This week, the Attorney General’s Office filed a petition for certiorari FDA v. Salari and White Lion Investments LLC, asking the Supreme Court to review the United States Court of Appeals for the Fifth Circuit’s en banc decision, concluding that the FDA’s denial of certain premarket tobacco vaping product (PMTA) applications was arbitrary and capricious. According to the SG, the Supreme Court’s review of the Fifth Circuit’s decision is justified because the court relied on “legal theories that have been rejected by other appellate courts that have reviewed substantially similar FDA denial orders.”
On the one hand, the federal government’s decision to seek Supreme Court review is what one might expect. There is a circuit split over whether the FDA acted arbitrarily and capriciously when it refused to consider certain materials submitted with the PMTAs and departed from previous guidance provided to industry. Most circuits that heard such claims rejected them. The Fifth Circuit (along with the Eleventh Circuit) did not. Certiorari would then be empowered to resolve the circuit split and remove any uncertainty about the FDA’s continued ability to review (and deny) PMTAs for vaping products. Without Supreme Court review, vaping product manufacturers would have every incentive to seek review of any PMTA denials in the Fifth and Eleventh Circuits, and this could undermine the FDA’s regulatory authority.
On another level, I suspect there has been some discussion within the Departments of Justice and Health and Human Services about whether this case provides the best vehicle for Supreme Court review of FDA regulation of vaping products. The vaping companies in this case may seem like attractive targets, but the record here includes multiple opinions criticizing the FDA’s failure to comply with administrative law rules. For this reason, one might have thought that the FDA would prefer to see the Supreme Court grant certiorari in a case in which the FDA prevailed successively and without a dissenting opinion.

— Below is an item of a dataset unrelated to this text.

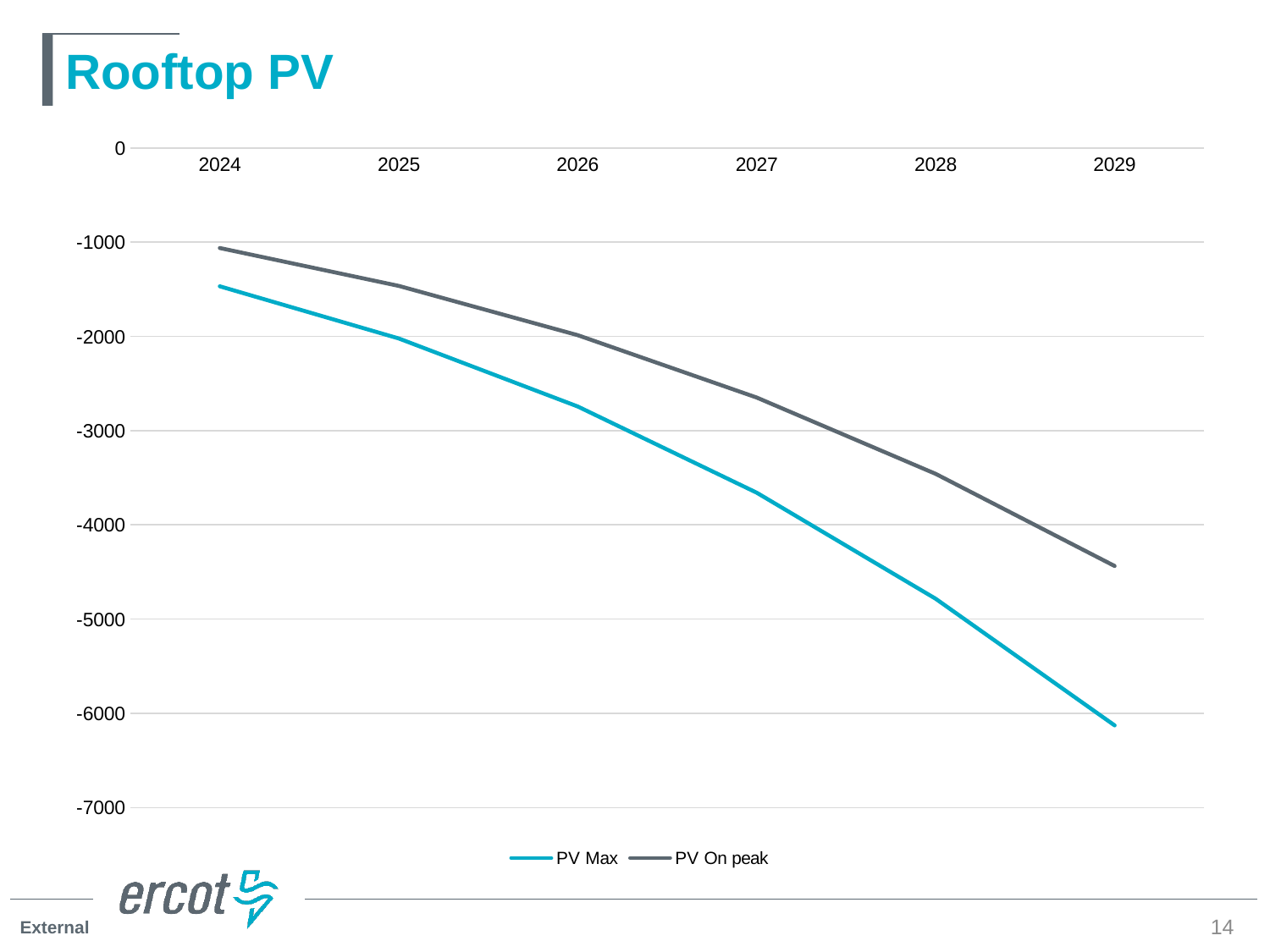
What is the title of the slide containing the chart? Rooftop PV How many years are plotted along the x axis? 6 Is the value for PV Max in 2029 greater or less than -5000? less Is the value for PV On peak in 2029 greater or less than -4000? less Is the value for PV Max in 2024 greater or less than -1000? less How many series does the legend list? 2 What kind of chart is shown on the slide? line chart Do the values for PV Max rise or fall from 2024 to 2029? fall Do the values for PV On peak rise or fall from 2024 to 2029? fall In 2029, which series has the higher value, PV Max or PV On peak? PV On peak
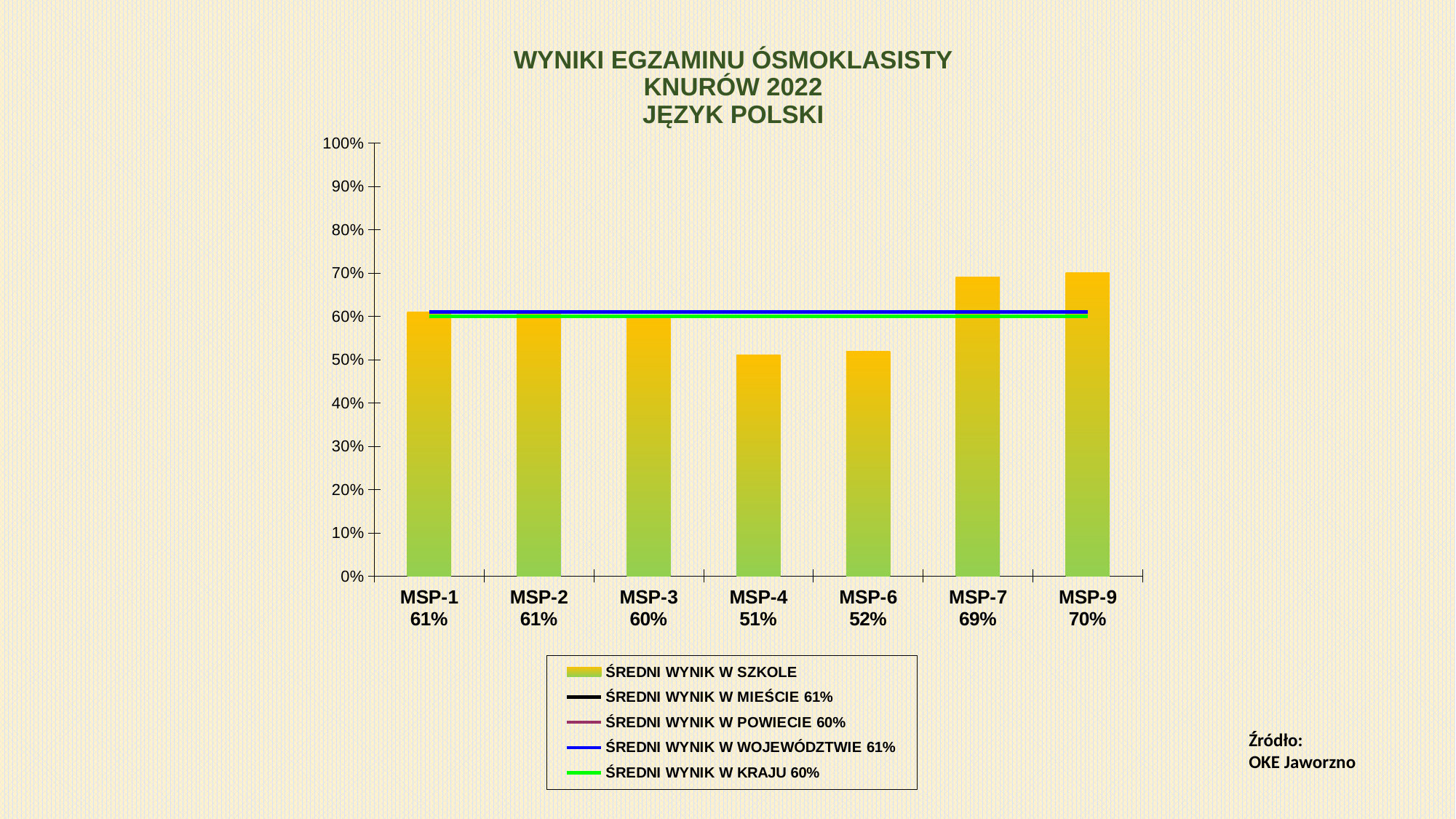
What is the average school result for MSP-3? 60% Which school has the lowest average result? MSP-4 Which school has a higher result, MSP-6 or MSP-7? MSP-7 What kind of chart is shown on the slide? bar chart What subject does the chart title refer to? JĘZYK POLSKI What is the average result in the country (ŚREDNI WYNIK W KRAJU) according to the legend? 60% What is the average school result for MSP-4? 51% What is the difference between the results of MSP-9 and MSP-4? 19% What is the average school result for MSP-7? 69% Which school has the highest average result? MSP-9 How many series does the legend list? 5 How many schools are shown on the x axis? 7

Up to this point, I have been under the impression that the FDA has been somewhat strategic in deciding which cases to discuss where. Notably, the agency has been more than happy to defend PMTA denials against relatively small (often regional) vaping product manufacturers, while strategically avoiding going to court against larger plaintiffs, particularly those with d DC appeal of the highest order. So the FDA voluntarily agreed to reconsider its decision to reject Turning Point and Juul’s PMTAs, but went to court against smaller startup fluid makers. The FDA has thus far also been more willing to approve tobacco-flavored vaping products made by larger companies (often companies with a long history in the tobacco industry) while rejecting PMTAs from almost everyone else. To date, the agency has yet to approve a vaping product with a flavor profile other than tobacco.
Triton Distribution (the name of the vaping company owned by W&WL) is a mid-sized vaping fluid manufacturer, but the case is sure to attract the attention of other companies struggling to keep their products on the market. Some of the larger players (including companies that also make cigarettes) may be happy to sit on the sidelines, or even take the FDA’s side, particularly if their products have made it through the FDA’s regulatory challenge. Government banning competing products is a surefire way to maintain market share.
Although the Supreme Court does not grant certiorari all that often, this would seem to be a strong candidate. The circuit split and its continuing effects on the FDA’s ability to administer the PMTA approval process make eventual Supreme Court review inevitable, and if that is the case as the Justice Department pushes to resolve the matter, it is likely that this is the case that the Court will accept.